歯周病は細菌感染による炎症性疾患で、進行すると歯肉と歯の間に隙間ができ、歯を支える歯槽骨が溶けて歯を支えられなくなる病気です。また、歯の健康のみならず、最近では歯周病がアルツハイマー型認知症の原因ではないかとの実験的結果が発表されるなど、歯周病予防には大きな関心が集まっています。

もし歯科医師の診察に行く前に手軽に歯周病の可能性がわかれば、歯科医師に見てもらうきっかけとなり重症化の予防にも役立ちます。

解決方法

画像から歯周病の兆候を検出するため、NTTドコモと東北大学が共同研究を開始しました。プレスリリースによると、歯茎を撮影して画像認識を行うだけで歯周病のリスクを判断します。画像から照明条件などを調整した上で歯茎の領域を抽出して、歯茎の色や形状などから歯周病を判断するという解釈性に重きをおいた手法であることが伺えます。

歯茎の領域を選択的に抽出するという技術は、一般にセマンティックセグメンテーションと呼ばれ近年では深層学習の手法により精度よく領域抽出ができるようになっています。医療者が解釈しやすい特徴量を提示するとともに、内部のアルゴリズムとして意味的に適切な認識モデルが構成できるかが鍵になりそうです。

また、歯周病だけでなく顎関節症や口腔ガンへの拡張も視野に入れているとしています。

どうなったか

これから共同研究を開始し、歯周病だけではなく、顎関節症や口腔がんなど他の口腔疾患も発見可能にし、2022年度を目標として実用化を目指します。

まとめ

東北大学とNTTドコモが開始する歯周病検診システムの取り組みを紹介しました。
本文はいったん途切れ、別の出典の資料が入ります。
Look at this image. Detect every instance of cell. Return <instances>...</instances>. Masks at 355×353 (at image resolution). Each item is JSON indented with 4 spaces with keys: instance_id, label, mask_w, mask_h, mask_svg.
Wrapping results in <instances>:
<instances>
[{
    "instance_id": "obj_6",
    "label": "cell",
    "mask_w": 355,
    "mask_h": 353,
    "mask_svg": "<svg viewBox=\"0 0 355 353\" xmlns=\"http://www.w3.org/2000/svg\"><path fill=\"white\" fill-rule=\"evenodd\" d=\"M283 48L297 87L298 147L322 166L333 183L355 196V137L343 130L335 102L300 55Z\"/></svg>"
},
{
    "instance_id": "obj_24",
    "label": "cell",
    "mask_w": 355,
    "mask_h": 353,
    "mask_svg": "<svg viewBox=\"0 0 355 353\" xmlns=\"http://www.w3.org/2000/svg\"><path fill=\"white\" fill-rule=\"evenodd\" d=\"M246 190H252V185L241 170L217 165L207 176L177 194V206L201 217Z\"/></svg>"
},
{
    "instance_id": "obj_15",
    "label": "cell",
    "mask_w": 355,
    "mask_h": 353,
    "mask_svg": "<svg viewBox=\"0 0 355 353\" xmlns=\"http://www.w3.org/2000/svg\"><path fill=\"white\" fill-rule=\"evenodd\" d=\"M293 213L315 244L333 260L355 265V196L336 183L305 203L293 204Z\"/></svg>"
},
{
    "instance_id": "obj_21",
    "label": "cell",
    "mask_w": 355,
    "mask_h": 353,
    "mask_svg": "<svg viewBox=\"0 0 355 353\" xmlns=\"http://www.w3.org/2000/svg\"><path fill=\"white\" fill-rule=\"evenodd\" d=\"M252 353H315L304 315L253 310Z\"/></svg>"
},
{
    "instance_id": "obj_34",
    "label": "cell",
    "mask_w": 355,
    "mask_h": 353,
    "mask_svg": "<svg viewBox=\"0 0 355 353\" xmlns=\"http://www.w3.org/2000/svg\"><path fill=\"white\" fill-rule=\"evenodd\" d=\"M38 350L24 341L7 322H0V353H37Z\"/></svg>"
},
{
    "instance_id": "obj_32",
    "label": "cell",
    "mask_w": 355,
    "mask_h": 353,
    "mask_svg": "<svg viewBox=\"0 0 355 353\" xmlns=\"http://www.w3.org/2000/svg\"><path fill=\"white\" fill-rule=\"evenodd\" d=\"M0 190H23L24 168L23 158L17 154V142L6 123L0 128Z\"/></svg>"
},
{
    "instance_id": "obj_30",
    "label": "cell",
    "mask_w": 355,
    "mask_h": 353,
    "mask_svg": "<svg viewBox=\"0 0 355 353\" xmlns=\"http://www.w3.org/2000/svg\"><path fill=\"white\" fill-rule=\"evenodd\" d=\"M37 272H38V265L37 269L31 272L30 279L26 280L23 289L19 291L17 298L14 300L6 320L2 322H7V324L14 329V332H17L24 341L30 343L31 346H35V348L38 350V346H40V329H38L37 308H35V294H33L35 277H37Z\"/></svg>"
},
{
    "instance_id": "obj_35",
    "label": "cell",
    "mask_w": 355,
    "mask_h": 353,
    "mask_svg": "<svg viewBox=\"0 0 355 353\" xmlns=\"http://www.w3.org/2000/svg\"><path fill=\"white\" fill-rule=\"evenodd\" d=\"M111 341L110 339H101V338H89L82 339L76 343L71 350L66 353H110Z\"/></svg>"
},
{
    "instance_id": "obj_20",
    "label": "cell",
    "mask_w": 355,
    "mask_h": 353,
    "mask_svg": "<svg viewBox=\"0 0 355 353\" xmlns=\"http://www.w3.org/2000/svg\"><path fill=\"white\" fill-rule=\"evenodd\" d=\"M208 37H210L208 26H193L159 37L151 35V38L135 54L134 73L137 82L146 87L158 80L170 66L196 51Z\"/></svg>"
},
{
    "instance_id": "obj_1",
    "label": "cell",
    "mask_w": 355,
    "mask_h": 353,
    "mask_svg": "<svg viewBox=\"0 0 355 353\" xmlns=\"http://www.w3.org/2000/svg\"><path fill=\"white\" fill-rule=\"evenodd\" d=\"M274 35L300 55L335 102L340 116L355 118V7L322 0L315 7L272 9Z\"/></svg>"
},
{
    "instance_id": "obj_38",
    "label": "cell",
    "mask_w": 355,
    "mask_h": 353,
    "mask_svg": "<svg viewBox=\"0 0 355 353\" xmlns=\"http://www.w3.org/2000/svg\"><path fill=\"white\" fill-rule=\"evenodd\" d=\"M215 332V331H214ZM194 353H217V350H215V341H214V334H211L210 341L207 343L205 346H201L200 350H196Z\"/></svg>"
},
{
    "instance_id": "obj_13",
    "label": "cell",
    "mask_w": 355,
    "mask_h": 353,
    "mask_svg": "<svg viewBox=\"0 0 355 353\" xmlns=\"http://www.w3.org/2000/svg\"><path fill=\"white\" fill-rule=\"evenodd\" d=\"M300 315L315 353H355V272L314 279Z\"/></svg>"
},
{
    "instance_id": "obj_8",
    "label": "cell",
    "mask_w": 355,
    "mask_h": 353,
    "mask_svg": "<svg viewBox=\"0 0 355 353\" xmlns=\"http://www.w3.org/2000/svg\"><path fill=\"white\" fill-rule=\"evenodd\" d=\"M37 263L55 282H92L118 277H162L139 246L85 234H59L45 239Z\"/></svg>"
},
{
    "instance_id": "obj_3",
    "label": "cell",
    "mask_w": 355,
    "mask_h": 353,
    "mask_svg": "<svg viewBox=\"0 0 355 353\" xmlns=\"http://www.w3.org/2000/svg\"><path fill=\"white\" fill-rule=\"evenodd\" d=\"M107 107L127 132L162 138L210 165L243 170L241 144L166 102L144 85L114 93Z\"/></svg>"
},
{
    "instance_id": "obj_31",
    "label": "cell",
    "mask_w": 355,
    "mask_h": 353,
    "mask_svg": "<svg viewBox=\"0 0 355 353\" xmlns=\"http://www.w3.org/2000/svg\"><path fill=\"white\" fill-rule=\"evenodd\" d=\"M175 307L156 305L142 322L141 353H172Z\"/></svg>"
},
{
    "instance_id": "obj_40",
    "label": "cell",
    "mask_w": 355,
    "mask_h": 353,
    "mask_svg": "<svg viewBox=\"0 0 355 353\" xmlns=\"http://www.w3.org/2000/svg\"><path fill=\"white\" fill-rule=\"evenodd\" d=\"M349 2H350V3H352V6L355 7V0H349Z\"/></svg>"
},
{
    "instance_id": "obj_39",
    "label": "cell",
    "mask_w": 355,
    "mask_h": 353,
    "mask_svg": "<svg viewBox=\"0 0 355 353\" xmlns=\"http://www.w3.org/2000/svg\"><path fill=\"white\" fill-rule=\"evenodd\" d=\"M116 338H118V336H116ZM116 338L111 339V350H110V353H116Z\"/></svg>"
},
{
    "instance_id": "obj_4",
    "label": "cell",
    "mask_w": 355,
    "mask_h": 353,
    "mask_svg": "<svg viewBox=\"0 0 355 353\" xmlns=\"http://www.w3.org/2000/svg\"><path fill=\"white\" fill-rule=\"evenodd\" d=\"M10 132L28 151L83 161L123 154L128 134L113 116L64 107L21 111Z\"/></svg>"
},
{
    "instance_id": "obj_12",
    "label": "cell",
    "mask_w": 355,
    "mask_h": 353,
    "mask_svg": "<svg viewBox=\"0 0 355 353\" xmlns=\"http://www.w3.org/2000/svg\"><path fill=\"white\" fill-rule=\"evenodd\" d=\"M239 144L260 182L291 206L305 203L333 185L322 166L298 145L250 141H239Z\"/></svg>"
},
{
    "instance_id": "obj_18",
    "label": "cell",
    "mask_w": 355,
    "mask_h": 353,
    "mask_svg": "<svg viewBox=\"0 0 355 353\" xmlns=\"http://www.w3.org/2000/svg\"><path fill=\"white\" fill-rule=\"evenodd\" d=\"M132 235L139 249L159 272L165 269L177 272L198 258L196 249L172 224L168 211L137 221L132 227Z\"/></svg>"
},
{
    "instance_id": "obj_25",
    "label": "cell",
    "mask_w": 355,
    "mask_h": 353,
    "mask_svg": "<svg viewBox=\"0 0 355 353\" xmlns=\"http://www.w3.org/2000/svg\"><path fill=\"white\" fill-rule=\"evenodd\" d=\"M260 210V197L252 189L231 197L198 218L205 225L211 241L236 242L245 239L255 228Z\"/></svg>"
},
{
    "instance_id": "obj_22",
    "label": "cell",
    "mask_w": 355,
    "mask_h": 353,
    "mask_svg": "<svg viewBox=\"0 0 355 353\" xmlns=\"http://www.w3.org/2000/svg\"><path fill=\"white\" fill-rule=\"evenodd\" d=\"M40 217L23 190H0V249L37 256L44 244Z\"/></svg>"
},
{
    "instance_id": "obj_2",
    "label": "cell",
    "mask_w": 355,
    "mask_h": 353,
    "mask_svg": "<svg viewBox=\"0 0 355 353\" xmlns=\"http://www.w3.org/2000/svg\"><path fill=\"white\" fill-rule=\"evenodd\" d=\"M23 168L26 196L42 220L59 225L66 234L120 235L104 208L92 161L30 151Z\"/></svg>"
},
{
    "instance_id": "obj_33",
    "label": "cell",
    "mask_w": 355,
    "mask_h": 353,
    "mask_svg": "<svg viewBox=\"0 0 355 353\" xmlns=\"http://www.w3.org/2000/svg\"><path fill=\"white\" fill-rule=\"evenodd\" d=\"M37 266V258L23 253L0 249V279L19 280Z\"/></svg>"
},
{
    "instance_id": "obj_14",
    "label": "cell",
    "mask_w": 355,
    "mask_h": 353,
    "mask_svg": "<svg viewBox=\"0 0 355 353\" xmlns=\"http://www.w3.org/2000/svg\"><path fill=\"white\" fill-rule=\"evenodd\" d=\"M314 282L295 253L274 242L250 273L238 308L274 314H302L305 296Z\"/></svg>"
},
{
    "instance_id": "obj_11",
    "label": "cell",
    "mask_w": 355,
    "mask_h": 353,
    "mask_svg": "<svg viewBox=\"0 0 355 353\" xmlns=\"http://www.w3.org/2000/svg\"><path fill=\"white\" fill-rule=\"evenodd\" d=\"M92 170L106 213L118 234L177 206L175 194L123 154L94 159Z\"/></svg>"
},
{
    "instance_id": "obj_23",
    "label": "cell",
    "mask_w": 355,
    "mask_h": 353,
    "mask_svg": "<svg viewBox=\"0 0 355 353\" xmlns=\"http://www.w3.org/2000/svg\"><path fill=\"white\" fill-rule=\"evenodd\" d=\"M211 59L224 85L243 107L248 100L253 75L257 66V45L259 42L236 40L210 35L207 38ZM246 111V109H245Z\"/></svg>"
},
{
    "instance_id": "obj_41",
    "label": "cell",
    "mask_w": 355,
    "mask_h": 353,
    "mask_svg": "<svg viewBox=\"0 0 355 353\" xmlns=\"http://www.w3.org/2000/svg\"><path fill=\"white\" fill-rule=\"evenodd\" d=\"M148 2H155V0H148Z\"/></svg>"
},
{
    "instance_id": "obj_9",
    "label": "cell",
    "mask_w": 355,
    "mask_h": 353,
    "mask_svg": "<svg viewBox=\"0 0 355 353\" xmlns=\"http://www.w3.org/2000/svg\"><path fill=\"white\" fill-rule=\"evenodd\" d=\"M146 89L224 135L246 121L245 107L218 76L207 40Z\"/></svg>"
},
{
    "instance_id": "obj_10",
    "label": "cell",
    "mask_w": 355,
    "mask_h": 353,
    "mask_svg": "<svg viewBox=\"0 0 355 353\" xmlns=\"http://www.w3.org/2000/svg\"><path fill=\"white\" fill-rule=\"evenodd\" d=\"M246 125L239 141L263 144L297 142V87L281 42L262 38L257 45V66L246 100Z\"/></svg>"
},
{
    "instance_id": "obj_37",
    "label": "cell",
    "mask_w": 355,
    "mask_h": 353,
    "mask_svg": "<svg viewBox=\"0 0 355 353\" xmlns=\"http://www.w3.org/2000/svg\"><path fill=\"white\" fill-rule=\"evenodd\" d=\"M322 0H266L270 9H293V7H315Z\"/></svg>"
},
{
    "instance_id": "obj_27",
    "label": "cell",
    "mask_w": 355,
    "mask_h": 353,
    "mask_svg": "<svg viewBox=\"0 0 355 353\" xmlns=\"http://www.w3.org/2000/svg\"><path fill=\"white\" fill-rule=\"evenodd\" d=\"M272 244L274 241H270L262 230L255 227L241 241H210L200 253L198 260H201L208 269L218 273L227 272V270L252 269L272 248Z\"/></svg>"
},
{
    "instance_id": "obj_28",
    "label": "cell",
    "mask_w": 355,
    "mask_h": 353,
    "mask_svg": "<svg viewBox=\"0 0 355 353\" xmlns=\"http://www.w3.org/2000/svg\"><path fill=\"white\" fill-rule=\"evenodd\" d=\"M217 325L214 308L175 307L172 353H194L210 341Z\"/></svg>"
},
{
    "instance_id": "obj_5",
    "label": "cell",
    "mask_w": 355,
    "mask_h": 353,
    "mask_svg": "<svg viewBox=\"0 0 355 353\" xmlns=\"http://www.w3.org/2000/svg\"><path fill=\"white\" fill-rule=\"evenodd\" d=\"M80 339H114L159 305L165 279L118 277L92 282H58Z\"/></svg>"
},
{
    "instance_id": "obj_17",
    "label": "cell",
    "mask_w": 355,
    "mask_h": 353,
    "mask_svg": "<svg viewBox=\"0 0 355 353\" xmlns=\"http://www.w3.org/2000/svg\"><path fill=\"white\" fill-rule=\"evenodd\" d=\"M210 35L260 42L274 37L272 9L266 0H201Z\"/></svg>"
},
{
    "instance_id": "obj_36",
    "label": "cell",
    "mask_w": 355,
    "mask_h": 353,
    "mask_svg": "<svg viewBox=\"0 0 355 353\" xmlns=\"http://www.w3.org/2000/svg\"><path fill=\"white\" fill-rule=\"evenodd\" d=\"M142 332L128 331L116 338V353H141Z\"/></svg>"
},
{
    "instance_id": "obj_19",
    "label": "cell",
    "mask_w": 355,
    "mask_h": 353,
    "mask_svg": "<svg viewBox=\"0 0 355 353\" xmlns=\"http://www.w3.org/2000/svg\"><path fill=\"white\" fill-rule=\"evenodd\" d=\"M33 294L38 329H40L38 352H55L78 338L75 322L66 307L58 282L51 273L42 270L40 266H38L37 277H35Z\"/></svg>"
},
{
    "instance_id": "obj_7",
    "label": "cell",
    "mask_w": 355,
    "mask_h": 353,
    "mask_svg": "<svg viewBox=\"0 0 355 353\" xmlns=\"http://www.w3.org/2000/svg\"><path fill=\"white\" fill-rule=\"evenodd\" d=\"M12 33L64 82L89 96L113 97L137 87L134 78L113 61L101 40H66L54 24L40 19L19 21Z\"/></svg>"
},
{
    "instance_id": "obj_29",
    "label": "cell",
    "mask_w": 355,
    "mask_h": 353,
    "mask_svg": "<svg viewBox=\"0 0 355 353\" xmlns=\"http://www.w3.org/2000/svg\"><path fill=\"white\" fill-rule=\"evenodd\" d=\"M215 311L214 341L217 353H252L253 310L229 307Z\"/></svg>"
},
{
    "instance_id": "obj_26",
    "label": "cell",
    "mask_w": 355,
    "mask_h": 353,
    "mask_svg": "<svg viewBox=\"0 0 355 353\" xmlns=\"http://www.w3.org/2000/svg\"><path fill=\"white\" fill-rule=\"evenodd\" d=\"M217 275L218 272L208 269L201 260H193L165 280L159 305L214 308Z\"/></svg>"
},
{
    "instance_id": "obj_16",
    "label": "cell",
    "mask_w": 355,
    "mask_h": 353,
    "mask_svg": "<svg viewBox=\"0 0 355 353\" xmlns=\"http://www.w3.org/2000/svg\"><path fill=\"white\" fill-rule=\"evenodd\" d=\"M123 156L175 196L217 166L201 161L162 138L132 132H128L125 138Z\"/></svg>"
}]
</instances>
医師の負担軽減は社会問題となっていますが、医師に診てもらう前にユーザ自身で簡易な検診が受けられると考えれば医師の負担軽減につながります。また、自動診断により痛みが出る前に悪化防止のために医師の診察を受けて適切な治療ができるのであれば、やはりその後の負担軽減にもつながり非常に有用なシステムとなるはずです。

これまで、Marvinでは、乳がん眼疾患虫歯をはじめとして医療現場で医師の助けになる診断補助システムの研究開発を紹介してきました。しかし、直接的な医師の診断支援だけでなく、今回紹介したような家庭での簡易診断のニーズは多くありそうです。今後は、歯周病だけでなく患部を撮影することで簡易的に健康へのリスクとなるかを検出できるシステムの研究開発が盛んになりそうです。